Problem requirements |
Can you output the lines from the line with "At what distance" to the line with "95 centimetres" as a Markdown table with columns Row and Line, numbering each row and leaving out blank lines?

Spatial question records |
+++

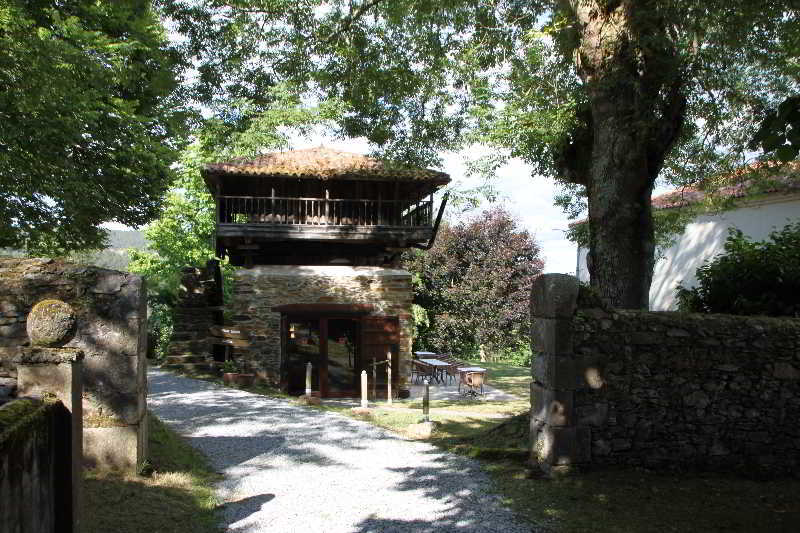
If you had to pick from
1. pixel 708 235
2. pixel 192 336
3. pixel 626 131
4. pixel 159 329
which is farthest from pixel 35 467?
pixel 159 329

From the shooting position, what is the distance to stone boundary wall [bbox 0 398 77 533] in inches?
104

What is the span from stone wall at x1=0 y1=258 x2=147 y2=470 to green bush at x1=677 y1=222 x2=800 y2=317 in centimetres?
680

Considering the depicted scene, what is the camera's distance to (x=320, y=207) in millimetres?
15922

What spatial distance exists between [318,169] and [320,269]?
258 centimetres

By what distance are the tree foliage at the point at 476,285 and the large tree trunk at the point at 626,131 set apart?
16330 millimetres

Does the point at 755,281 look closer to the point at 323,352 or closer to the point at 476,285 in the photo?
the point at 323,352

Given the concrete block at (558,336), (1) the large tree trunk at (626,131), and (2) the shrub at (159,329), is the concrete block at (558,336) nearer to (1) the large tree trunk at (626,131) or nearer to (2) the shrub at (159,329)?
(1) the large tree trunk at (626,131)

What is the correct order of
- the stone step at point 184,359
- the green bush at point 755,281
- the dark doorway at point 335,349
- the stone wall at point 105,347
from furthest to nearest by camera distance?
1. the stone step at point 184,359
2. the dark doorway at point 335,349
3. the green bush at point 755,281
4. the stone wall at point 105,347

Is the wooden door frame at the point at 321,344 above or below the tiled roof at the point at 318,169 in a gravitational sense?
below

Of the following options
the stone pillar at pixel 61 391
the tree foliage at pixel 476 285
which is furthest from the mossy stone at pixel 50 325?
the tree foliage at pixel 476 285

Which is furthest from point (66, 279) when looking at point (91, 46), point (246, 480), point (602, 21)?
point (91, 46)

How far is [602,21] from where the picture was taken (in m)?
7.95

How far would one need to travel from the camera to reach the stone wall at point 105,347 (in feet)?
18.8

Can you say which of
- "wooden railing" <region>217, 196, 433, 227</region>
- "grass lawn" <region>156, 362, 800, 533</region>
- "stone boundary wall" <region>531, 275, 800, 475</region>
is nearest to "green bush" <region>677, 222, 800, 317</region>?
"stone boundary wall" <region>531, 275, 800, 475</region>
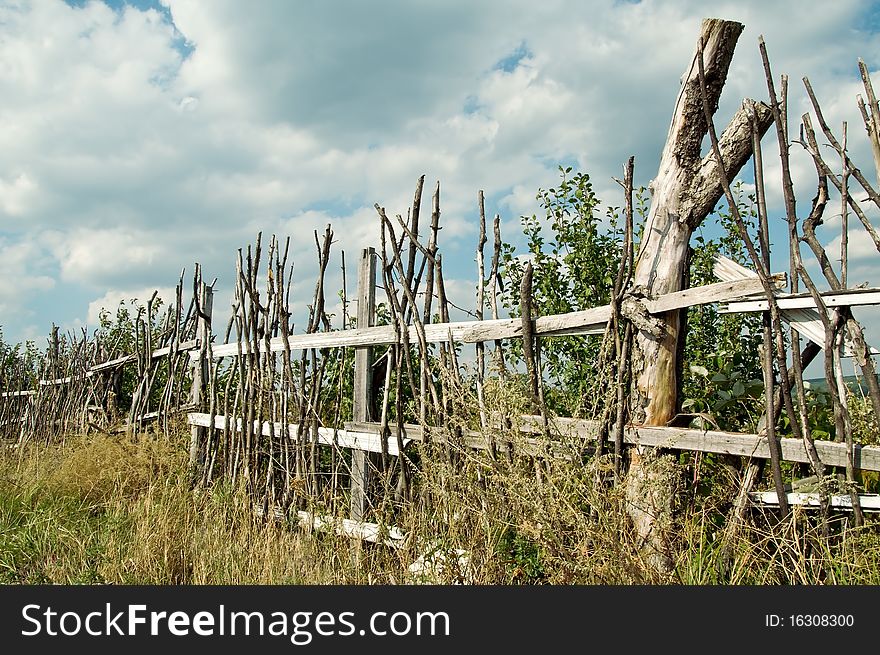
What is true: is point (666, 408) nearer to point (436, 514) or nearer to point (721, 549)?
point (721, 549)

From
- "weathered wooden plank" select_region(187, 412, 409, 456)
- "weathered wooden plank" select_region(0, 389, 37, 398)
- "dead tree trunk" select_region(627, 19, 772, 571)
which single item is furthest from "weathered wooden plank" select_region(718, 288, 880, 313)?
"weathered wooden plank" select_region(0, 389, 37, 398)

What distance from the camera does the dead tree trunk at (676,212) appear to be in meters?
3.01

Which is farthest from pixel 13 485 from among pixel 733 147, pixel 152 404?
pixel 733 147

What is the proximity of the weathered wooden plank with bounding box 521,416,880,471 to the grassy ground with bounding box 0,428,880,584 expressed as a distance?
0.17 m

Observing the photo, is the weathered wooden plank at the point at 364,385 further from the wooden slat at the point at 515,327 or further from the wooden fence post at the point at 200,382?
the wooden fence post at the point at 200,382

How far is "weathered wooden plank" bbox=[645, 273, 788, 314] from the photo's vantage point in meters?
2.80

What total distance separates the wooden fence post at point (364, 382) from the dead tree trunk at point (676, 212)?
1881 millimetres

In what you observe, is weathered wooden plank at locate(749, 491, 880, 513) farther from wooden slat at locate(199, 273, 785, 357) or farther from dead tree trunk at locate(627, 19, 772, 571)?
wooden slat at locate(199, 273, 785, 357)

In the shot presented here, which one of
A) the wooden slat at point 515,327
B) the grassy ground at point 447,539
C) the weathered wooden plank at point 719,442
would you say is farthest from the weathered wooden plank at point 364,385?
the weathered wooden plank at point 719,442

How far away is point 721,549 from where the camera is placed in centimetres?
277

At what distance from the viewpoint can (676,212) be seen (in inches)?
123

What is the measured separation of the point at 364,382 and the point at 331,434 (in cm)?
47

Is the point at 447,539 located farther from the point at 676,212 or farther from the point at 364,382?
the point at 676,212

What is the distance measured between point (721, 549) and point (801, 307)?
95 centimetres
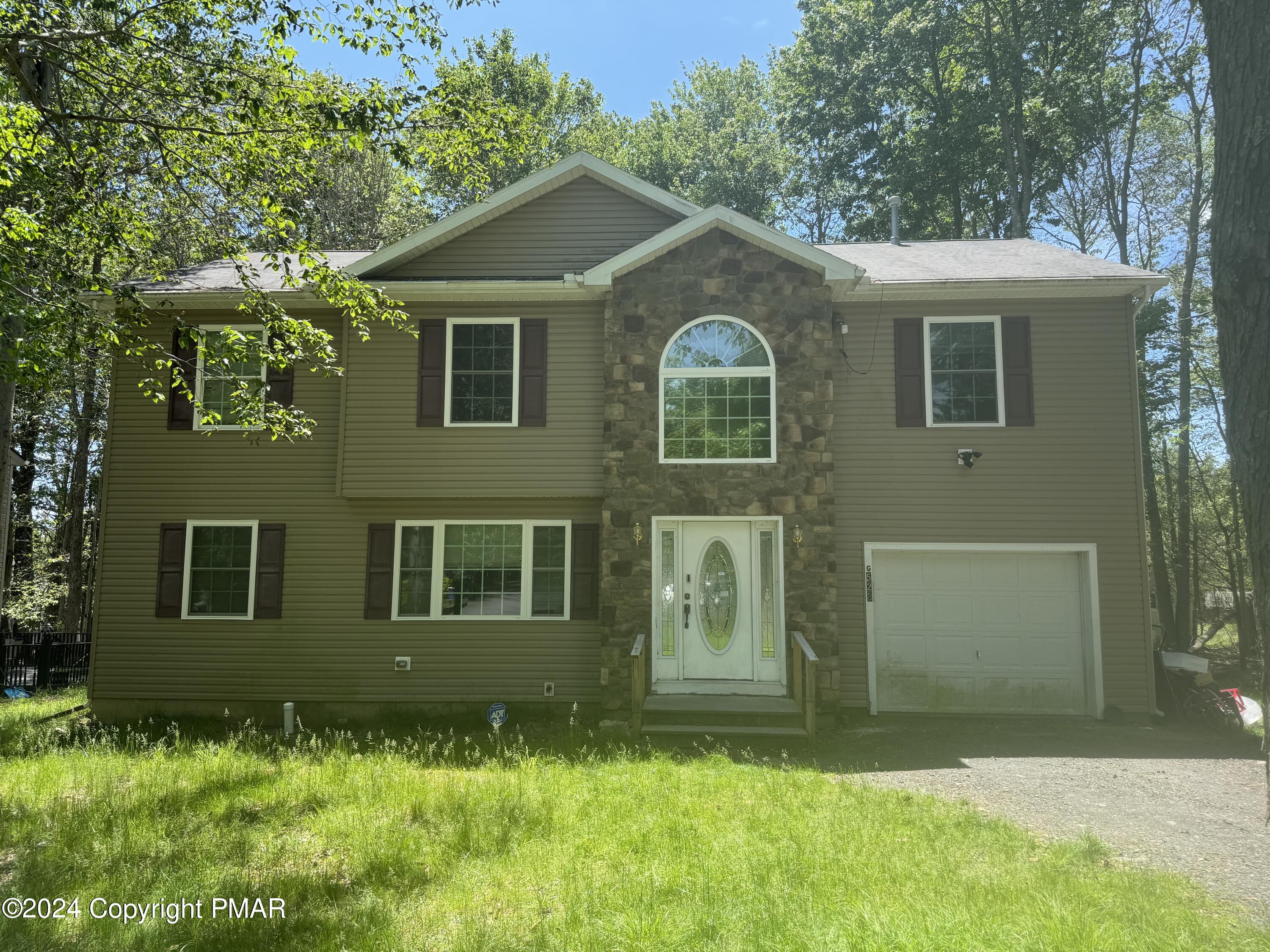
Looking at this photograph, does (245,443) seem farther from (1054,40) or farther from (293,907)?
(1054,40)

+++

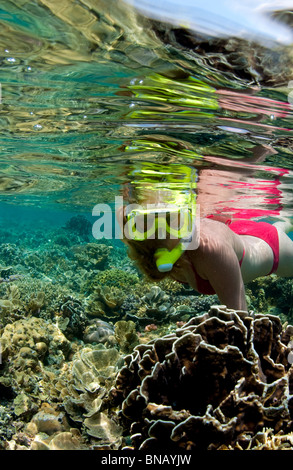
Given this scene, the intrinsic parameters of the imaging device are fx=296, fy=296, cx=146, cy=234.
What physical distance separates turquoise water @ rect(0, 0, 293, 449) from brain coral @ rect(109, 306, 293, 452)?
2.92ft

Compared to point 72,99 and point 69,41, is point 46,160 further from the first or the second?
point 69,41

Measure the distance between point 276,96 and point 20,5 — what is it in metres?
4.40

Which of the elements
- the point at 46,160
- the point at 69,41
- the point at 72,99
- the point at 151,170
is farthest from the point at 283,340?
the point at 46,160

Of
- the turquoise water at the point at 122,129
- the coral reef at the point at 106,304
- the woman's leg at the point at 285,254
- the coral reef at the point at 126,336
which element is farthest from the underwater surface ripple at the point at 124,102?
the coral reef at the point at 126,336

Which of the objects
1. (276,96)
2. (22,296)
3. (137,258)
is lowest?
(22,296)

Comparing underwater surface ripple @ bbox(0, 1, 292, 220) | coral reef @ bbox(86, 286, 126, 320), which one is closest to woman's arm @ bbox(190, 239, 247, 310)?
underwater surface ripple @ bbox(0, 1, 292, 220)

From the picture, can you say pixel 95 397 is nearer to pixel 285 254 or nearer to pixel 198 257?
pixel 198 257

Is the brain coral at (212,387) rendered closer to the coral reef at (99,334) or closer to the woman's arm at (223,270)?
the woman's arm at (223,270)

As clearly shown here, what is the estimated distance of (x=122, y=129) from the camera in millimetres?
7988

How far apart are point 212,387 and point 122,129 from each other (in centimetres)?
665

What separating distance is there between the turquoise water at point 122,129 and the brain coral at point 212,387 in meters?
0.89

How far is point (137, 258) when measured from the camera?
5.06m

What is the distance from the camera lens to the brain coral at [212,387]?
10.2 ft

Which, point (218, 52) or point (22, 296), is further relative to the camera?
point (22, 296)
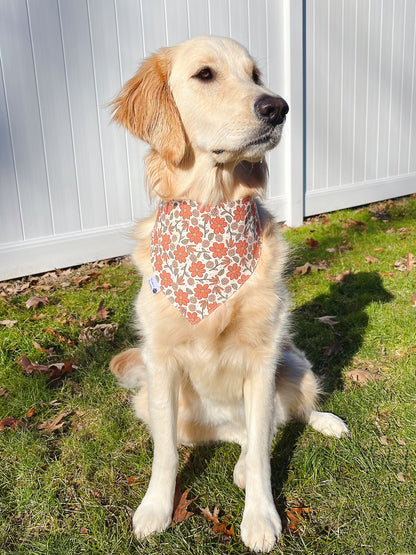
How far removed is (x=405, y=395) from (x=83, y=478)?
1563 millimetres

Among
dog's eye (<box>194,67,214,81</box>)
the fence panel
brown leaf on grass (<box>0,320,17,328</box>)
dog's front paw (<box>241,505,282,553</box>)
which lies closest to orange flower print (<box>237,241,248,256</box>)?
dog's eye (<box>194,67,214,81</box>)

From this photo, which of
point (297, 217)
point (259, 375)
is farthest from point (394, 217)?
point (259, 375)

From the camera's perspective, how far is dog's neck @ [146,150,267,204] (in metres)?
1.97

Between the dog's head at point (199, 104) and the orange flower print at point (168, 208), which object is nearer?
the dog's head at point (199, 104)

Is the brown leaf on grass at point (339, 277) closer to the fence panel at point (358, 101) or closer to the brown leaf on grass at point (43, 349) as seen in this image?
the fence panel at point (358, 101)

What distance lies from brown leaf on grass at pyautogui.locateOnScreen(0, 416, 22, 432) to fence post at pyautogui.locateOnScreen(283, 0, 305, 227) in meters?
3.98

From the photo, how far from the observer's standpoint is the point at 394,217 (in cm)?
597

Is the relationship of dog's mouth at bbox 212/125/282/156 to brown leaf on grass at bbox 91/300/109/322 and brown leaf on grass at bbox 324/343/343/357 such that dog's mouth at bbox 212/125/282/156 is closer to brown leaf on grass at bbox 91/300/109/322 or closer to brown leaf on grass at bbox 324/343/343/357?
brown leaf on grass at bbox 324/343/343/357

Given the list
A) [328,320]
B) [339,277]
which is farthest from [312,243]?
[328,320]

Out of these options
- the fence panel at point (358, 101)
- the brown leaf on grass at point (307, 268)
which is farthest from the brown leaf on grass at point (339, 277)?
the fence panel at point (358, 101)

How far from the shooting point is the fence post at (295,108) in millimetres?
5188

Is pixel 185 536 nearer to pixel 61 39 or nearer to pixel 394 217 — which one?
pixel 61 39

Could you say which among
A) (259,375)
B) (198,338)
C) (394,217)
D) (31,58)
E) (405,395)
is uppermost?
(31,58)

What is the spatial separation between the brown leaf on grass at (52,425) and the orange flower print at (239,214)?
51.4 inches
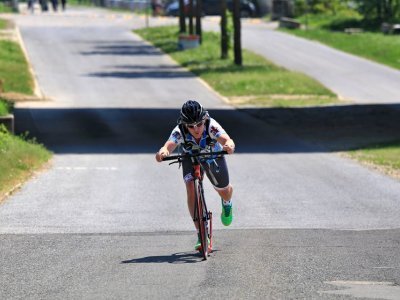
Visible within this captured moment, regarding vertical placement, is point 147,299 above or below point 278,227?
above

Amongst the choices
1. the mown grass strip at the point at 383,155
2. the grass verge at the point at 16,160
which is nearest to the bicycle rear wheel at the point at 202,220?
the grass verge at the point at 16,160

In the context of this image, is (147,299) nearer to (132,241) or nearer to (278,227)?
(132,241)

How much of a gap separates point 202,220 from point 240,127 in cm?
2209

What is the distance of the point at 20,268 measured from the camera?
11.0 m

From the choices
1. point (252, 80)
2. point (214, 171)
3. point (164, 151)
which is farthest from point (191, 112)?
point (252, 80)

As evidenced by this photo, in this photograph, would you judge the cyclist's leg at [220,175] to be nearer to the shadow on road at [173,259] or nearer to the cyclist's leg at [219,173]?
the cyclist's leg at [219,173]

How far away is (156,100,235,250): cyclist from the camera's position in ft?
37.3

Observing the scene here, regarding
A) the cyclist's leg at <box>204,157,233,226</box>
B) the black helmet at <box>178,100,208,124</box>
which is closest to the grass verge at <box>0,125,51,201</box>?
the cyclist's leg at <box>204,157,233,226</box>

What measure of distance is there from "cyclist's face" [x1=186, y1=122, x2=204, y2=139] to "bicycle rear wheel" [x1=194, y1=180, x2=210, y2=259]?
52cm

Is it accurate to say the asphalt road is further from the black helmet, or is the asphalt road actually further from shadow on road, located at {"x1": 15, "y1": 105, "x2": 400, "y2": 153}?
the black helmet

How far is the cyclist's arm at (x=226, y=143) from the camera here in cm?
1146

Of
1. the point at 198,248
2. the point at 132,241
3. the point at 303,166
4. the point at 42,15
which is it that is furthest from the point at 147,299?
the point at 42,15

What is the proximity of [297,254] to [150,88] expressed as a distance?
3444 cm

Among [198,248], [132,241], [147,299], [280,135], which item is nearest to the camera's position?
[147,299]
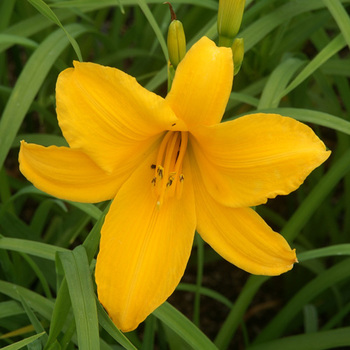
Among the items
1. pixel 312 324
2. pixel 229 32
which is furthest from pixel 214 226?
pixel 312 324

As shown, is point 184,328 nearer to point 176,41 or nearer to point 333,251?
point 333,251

+++

Result for this exercise |
| Row | Line |
|---|---|
| 1 | At what distance from the viewpoint can (676,212) be seen (in inches)? |
| 2 | 123 |
| 3 | What is the measured separation of the point at 364,382 and the point at 331,434 (in cm)? |
| 4 | 47 |
| 5 | Is the point at 447,539 located farther from the point at 676,212 or farther from the point at 364,382? |
| 6 | the point at 676,212 |
| 7 | What is the distance measured between point (721, 549) and point (801, 307)? |
| 8 | 95 centimetres |